The Taj Mahal Travellers was a legendary Japanese improvisational group founded in 1969 by former Group Ongaku leader and Fluxus member Takehisa Kosugi. They combined Eastern and Western instruments, electronics and vocal chants, and used heavy post-production processing to create unique long flowing jams with deep organic droning and pulsing. Their music is considered to be the pinnacle of Asian psychedelic music of the late 1960s and early 1970s. Their founder later became a classical composer, notably composing scores for the Merce Cunningham Dance Company and presenting sound installations at a number of international art festivals. Between 1971 and 1972, invited by the Moderna Museet in Stockholm, they toured much of Europe and Asia, mostly travelling around in a Volkswagen mini-bus, and even performing at the Taj Mahal in India.

The exhibition aims to recreate this experimental attitude with an openess to materials and conceptual positions outside a canonic perspective. The group of artists covers many generations who work in the visual sphere but suggests a cross-fertilization between different practices open to performance, music and dance.

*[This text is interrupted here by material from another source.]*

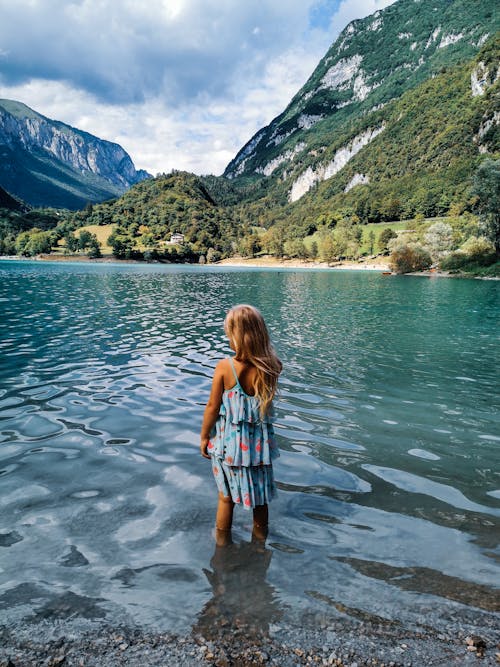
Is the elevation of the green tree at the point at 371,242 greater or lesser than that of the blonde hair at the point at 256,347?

The artists included in Taj Mahal Travellers continually blur the boudaries between process and material, pushing both to their extremes. In their works the artists explore the tensions between order and chaos, rigidity and pliability, geometric and biomorphic form, series and singularity, and continuity and change. Yet each work has an inner coherence; not the coherence of logical thought, but of a musical composition.

The exhibition will be complemented with documentation relating to the concert at Moderna Museet in July 1971.